Broker-dealer. The Buyer is a dealer registered pursuant
to Section 15 of the Securities Exchange Act of 1934.
Insurance Company. The Buyer is an insurance company whose
primary and predominant business activity is the writing of
insurance or the reinsuring of risks underwritten by insurance
companies and which is subject to supervision by the insurance
commissioner or a similar official or agency of a State,
territory or the District of Columbia.
State or Local Plan. The Buyer is a plan established and
maintained by a State, its political subdivisions, or any agency
or instrumentality of the State or its political subdivisions,
for the benefit of its employees.
ERISA Plan. The Buyer is an employee benefit plan within
the meaning of Title I of the Employee Retirement Income Security
Act of 1974.
Investment Advisor. The Buyer is an investment advisor
registered under the Investment Advisors Act of 1940.
Small Business Investment Company. Buyer is a small
business investment company licensed by the U. S. Small Business
Administration under Section 301(c) or (d) of the Small Business
Investment Act of 1958.
Business Development Company. Buyer is a business
development company as defined in Section 202(a)(22) of the
Investment Advisors Act of 1940.
iii. The term "securities" as used herein does not include (i)
securities of issuers that are affiliated with the Buyer, (ii) securities that
are part of an unsold allotment to or subscription by the Buyer, if the Buyer is
a dealer, (iii) securities issued or guaranteed by the U. S. or any
instrumentality thereof, (iv) bank deposit notes and certificates of deposit,
(v) loan participations, (vi) repurchase agreements, (vii) securities owned but
subject to a repurchase agreement and (viii) currency, interest rate and
commodity swaps.
iv. For purposes of determining the aggregate amount of
securities owned and/or invested on a discretionary basis by the Buyer, the
Buyer used the cost of such securities to the Buyer and did not include any of
the securities referred to in the preceding paragraph, except (i) where the
Buyer reports its securities holdings in its financial statements on the basis
of their market value, and (ii) no current information with respect to the cost
of those securities has been published. If clause (ii) in the preceding sentence
applies, the securities may be valued at market. Further, in determining such
aggregate amount, the Buyer may have included securities owned by subsidiaries
of the Buyer, but only if such subsidiaries are consolidated with the Buyer in
its financial statements prepared in accordance with generally accepted
accounting principles and if the investments of such subsidiaries are managed
under the Buyer's direction. However, such securities were not included if the
Buyer is a majority-owned, consolidated subsidiary of another enterprise and the
Buyer is not itself a reporting company under the Securities Exchange Act of
1934, as amended.
v. The Buyer acknowledges that it is familiar with Rule 144A and
understands that the seller to it and other parties related to the Certificates
are relying and will continue to rely on the statements made herein because one
or more sales to the Buyer may be in reliance on Rule 144A.

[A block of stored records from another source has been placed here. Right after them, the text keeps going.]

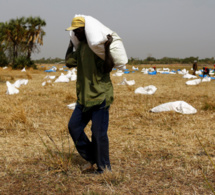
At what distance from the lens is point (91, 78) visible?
2.52 m

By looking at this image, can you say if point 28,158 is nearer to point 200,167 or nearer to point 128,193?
point 128,193

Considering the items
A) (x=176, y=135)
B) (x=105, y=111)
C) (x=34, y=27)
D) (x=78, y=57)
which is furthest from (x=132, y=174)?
(x=34, y=27)

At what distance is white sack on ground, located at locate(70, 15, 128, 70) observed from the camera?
7.72ft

vi. Until the date of purchase of the Rule 144A Securities, the
Buyer will notify each of the parties to which this certification is made of any
changes in the information and conclusions herein. Until such notice is given,
the Buyer's purchase of the Certificates will constitute a reaffirmation of this
certification as of the date of such purchase. In addition, if the Buyer is a
bank or savings and loan is provided above, the Buyer agrees that it will
furnish to such parties updated annual financial statements promptly after they
become available.
Print Name of Buyer
By:
-----------------------------------------
Name:
Title:
Date:
ANNEX 2 TO EXHIBIT F
QUALIFIED INSTITUTIONAL BUYER STATUS UNDER SEC RULE 144A
[For Transferees That are Registered Investment Companies]

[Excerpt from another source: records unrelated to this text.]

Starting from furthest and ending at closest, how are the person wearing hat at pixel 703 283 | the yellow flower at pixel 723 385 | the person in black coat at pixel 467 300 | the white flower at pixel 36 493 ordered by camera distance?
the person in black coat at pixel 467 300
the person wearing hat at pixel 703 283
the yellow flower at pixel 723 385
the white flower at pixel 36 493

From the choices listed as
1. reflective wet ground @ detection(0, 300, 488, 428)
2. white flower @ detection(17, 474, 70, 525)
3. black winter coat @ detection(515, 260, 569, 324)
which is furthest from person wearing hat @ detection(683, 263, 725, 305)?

The undersigned (the "Buyer") hereby certifies as follows to the
parties listed in the Rule 144A Transferee Letter to which this certification
relates with respect to the Certificates described therein:
1. As indicated below, the undersigned is the President, Chief
Financial Officer or Senior Vice President of the Buyer or, if the Buyer is a
"qualified institutional buyer" as that term is defined in Rule 144A under the
Securities Act of 1933, as amended ("Rule 144A") because Buyer is part of a
Family of Investment Companies (as defined below), is such an officer of the
adviser to such Family of Investment Companies.

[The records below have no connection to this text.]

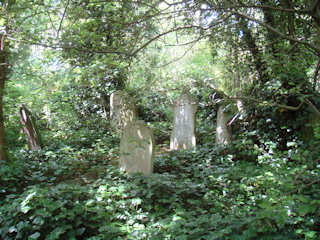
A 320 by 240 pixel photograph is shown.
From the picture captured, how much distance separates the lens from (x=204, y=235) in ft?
8.12

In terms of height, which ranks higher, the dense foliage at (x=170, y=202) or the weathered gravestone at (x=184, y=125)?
the weathered gravestone at (x=184, y=125)

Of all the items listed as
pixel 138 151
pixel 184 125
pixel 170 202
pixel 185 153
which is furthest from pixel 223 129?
pixel 170 202

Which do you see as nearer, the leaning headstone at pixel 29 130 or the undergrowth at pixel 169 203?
the undergrowth at pixel 169 203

2. In connection with purchases by Buyer, the Buyer is a
"qualified institutional buyer" as defined in SEC Rule 144A because (i) the
Buyer is an investment company registered under the Investment Company Act of
1940, as amended and (ii) as marked below, the Buyer alone, or the Buyer's
Family of Investment Companies, owned at least $100,000,000 in securities (other
than the excluded securities referred to below) as of the end of the Buyer's
most recent fiscal year. For purposes of determining the amount of securities
owned by the Buyer or the Buyer's Family of Investment Companies, the cost of
such securities was used, except (i) where the Buyer or the Buyer's Family of
Investment Companies reports its securities holdings in its financial statements
on the basis of their market value, and (ii) no current information with respect
to the cost of those securities has been published. If clause (ii) in the
preceding sentence applies, the securities may be valued at market.
The Buyer owned $_______ in securities (other than the
excluded securities referred to below) as of the end of the
Buyer's most recent fiscal year (such amount being calculated in
accordance with Rule 144A).
The Buyer is part of a Family of Investment Companies
which owned in the aggregate $_______ in securities (other than
the excluded securities referred to below) as of the end of the
Buyer's most recent fiscal year (such amount being calculated in
accordance with Rule 144A).
3. The term "Family of Investment Companies" as used herein means
two or more registered investment companies (or series thereof) that have the
same investment adviser or investment advisers that are affiliated (by virtue of
being majority owned subsidiaries of the same parent or because one investment
adviser is a majority owned subsidiary of the other).
4. The term "securities" as used herein does not include (i)
securities of issuers that are affiliated with the Buyer or are part of the
Buyer's Family of Investment Companies, (ii) securities issued or guaranteed by
the U.S. or any instrumentality thereof, (iii) bank deposit notes and
certificates of deposit, (iv) loan participations, (v) repurchase agreements,
(vi) securities owned but subject to a repurchase agreement and (vii) currency,
interest rate and commodity swaps.
5. The Buyer is familiar with Rule 144A and understands that the
parties listed in the Rule 144A Transferee Letter to which this certification
relates are relying and will continue to rely on the statements made herein
because one or more sales to the Buyer will be in reliance on Rule 144A. In
addition, the Buyer will only purchase for the Buyer's own account.
6. Until the date of purchase of the Certificates, the
undersigned will notify the parties listed in the Rule 144A Transferee Letter
which this certification relates of any changes in the information and
conclusions herein. Until such notice is given, the Buyer's purchase of the
Certificates will constitute a reaffirmation of this certification by the
undersigned as of the date of such purchase.
Print Name of Buyer or Adviser
By:
--------------------------------------------
Name:
Title:
IF AN ADVISER:
Print Name of Buyer
Date:__________
1/ Buyer must own and/or invest on a discretionary basis at least $100,000,000
in securities unless Buyer is a dealer, and, in that case, Buyer must own and/or
invest on a discretionary basis at least $10,000,000 in securities.